Basarnas Kendari Terjunkan Tim Gabungan Cari Korban Longboat Tenggelam di Perairan Tolandona

131
×

Basarnas Kendari Terjunkan Tim Gabungan Cari Korban Longboat Tenggelam di Perairan Tolandona

Sebarkan artikel ini

BUTON TENGAH — Tim SAR Gabungan kembali melanjutkan operasi pencarian terhadap satu korban yang hilang akibat kecelakaan dua unit longboat yang terbalik dan tenggelam di sekitar Perairan Tolandona, Kabupaten Buton Tengah, Senin (10/11/2025).

Dari empat orang yang berada di atas kapal (person on board/POB), tiga orang berhasil selamat, sementara satu korban masih dalam pencarian.

Kepala Kantor Pencarian dan Pertolongan (Basarnas) Kendari, Amiruddin A.S, menjelaskan operasi pencarian pada hari kedua dimulai pukul 06.30 Wita, Senin (10/11/2025). Pencarian dilakukan dengan membagi dua tim di lokasi berbeda.

“Tim 1 menggunakan Rigid Inflatable Boat (RIB) untuk menyisir area sekitar Last Known Position (LKP) dengan luas pencarian 1,5 mil laut persegi, sedangkan Tim 2 menggunakan longboat menyisir area seluas 1 mil laut persegi,” jelas Amiruddin.

Adapun data korban sebagai berikut:
1. Ali Sofian (laki-laki) — selamat
2. Fadli Anihu (laki-laki) — selamat
3. Fikar (laki-laki) — selamat
4. Arif Kurniawan (laki-laki, 35 tahun) — dalam pencarian (DP)

Seluruh korban diketahui merupakan warga Kelurahan Kantalai, Kecamatan Lea-Lea, Kota Baubau.

Operasi pencarian melibatkan sejumlah unsur gabungan, yakni Staf Operasi KPP Kendari, Pos SAR Baubau, Pos AL Baubau, Polair Baubau, Polsek Sangia Wambulu, Polsek Lea-Lea, BPBD Baubau, serta masyarakat dan keluarga korban.

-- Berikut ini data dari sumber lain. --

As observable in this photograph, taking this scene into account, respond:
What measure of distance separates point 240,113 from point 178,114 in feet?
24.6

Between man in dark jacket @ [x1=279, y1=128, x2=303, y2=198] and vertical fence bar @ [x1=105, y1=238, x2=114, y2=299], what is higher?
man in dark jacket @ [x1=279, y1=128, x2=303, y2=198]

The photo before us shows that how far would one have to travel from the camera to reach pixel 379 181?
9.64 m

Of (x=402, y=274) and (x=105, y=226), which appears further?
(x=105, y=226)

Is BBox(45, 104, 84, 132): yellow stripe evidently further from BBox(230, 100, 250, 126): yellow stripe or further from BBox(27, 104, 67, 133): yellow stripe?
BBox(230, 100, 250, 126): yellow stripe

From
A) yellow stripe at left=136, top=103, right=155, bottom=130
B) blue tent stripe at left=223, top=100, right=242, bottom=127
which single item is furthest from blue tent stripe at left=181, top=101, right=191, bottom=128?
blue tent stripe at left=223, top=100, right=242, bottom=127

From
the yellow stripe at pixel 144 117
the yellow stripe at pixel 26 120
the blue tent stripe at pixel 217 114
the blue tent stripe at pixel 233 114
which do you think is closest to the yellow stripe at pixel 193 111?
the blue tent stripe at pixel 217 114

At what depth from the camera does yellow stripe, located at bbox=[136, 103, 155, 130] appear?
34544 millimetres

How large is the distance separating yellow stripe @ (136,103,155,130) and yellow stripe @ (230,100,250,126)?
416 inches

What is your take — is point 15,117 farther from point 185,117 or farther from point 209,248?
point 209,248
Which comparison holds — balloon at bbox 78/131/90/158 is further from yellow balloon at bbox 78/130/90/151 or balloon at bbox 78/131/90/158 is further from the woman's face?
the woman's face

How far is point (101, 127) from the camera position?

Sementara itu, peralatan yang dikerahkan meliputi RIB, longboat, peralatan selam, alat pendeteksi bawah air (AquaEye), drone thermal, perlengkapan medis dan evakuasi, peralatan komunikasi, serta perlengkapan keselamatan lainnya.

Kronologis kejadian bermula pada Minggu, 9 November 2025, sekitar pukul 10.38 Wita, saat dua longboat yang ditumpangi empat orang tenggelam dan terbawa arus di Perairan Tolandona.

Tiga korban berhasil menyelamatkan diri, sedangkan satu lainnya belum ditemukan hingga saat ini. Upaya pencarian oleh masyarakat sempat dilakukan, namun belum membuahkan hasil hingga laporan diterima oleh Pos SAR Baubau.

“Tim SAR Gabungan terus berupaya maksimal melakukan pencarian terhadap korban yang masih hilang, dengan dukungan berbagai pihak dan pemantauan kondisi cuaca di lapangan,” tutur Amiruddin.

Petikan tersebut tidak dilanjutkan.